GVL / Courtsy - Kaufman Interfaith Institute

GVL / Courtsy – Kaufman Interfaith Institute

The Kaufman Interfaith Institute at Grand Valley State University and the Niagara Foundation will sponsor the fourth annual Abrahamic Dinner on Thursday, Oct. 30 as a way to foster interfaith understanding.

Katie Gordon, the program manager at the Kaufman Interfaith Institute, said Christianity, Judaism and Islam share Abraham as an ancestor.

“We wanted to combine the interfaith community into one dinner,” Gordon said. “The event is meant to strengthen friendship and understanding among the three Abrahamic traditions.”

Gordon said the main way the dinner will accomplish this is through interfaith dialogue among individuals at the tables. She added that there will be one speaker from each faith who will help foster discussion of the theme for this year’s dinner.

“The theme is ‘going beyond religious tolerance,’” Gordon said. “In our community, we can go beyond tolerance by inviting new people into the conversation.”

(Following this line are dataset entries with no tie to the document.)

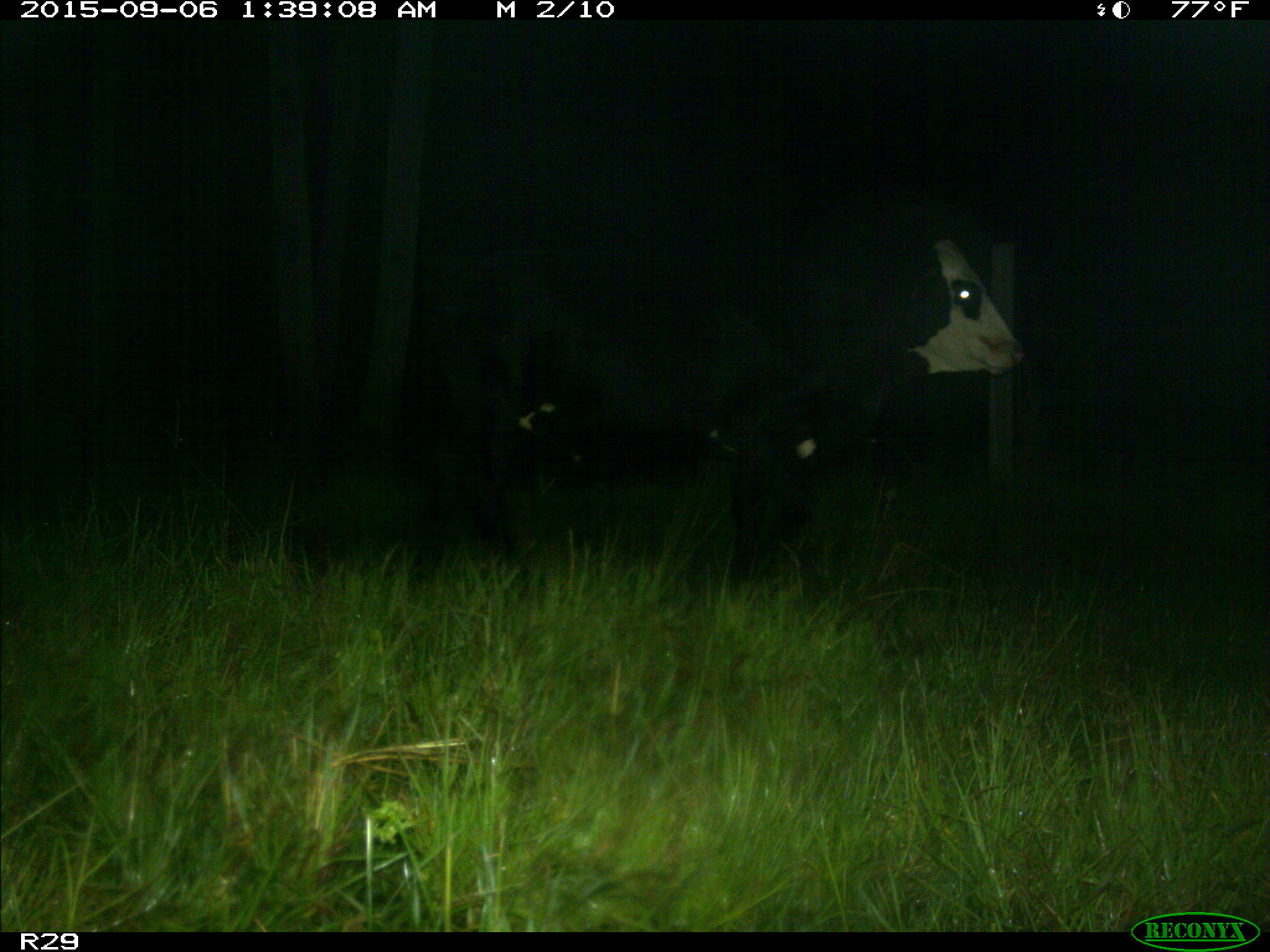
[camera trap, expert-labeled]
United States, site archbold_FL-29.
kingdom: Animalia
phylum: Chordata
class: Mammalia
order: Artiodactyla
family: Bovidae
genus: Bos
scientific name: Bos taurus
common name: domestic cow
Bos taurus (domestic cow).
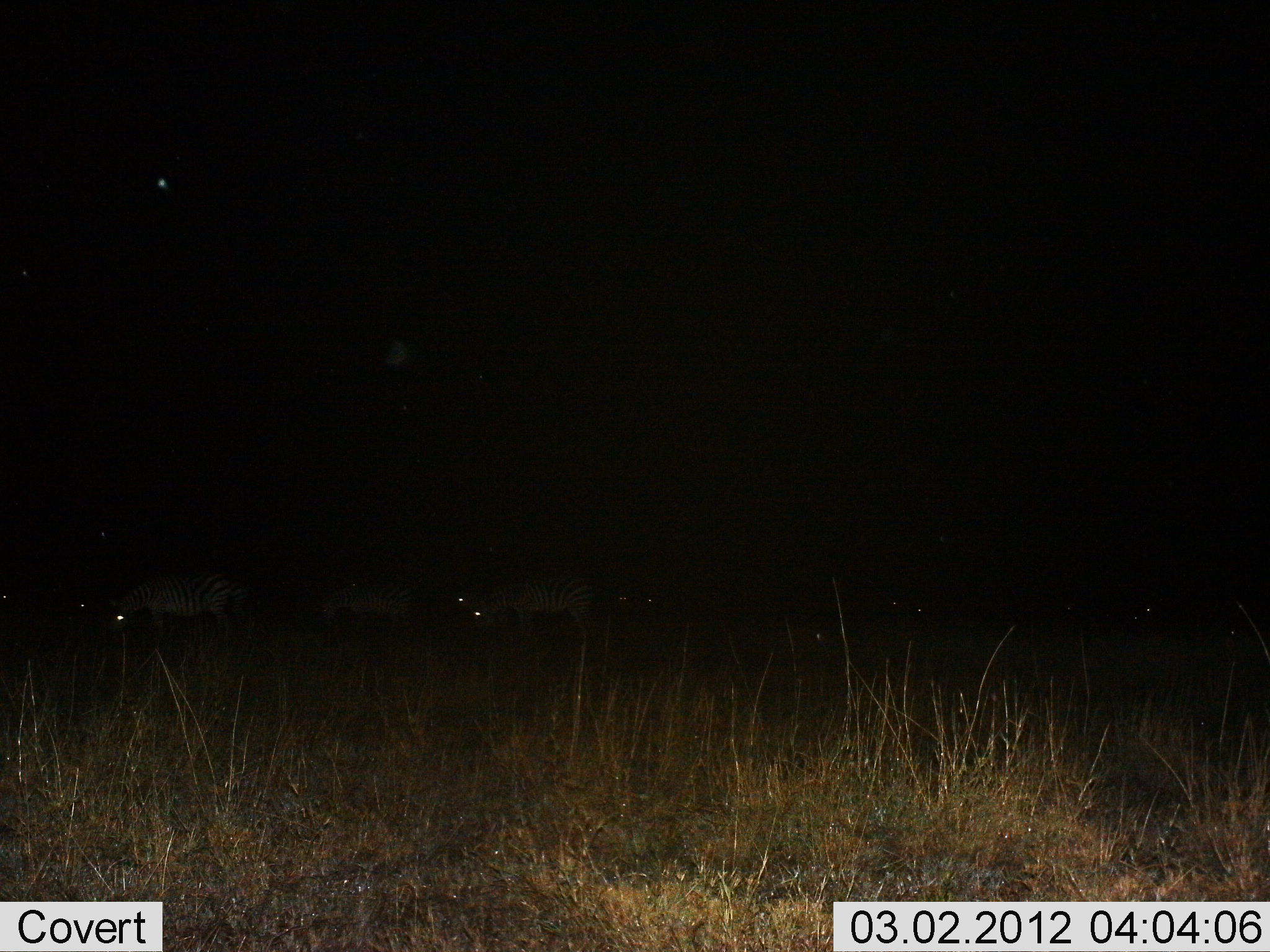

Although the focus is the three Abrahamic traditions, the dinner is open to anyone in the Grand Rapids community, regardless of religion or non-religion. Gordon said interfaith events can have many benefits for all kinds of participants.

“The relationships developed are what last coming out of interfaith events,” she said. “It’s important to know and understand our neighbors.”

Gordon said she hopes GVSU students take advantage of this opportunity, which is free if they register through the Kaufman Interfaith Institute’s website.

“It would be a great opportunity for Grand Valley students to get connected with the broader interfaith community in Grand Rapids,” Gordon said. “This dinner is a nice bridge between campus and the community.”

Filiz Dogru, a GVSU associate professor of mathematics, has been a volunteer with the Niagara Foundation for many years. Dogru said the Niagara Foundation holds this dinner annually in various cities throughout Michigan to, “invite three different religious representatives to talk about something common.”

“The foundation wants to bring different cultures, different religions and different ethnic groups together,” Dogru said. “The dinner is a place where people can share ideas and be respectful of other’s thinking.”

Dogru emphasized the importance of the event for college students, who are “learning the world right now.” She said the dinner can give them a new perspective they might not see every day.

“They can meet other cultures and other religious members and can see their commonality, their humanity,” Dogru said. “All we have to do is listen to each other. Peace and education are the future.”

The Abrahamic Dinner starts at 6:30 p.m. at Park Church, located at 10 East Park Place NE in Grand Rapids. Registration is required.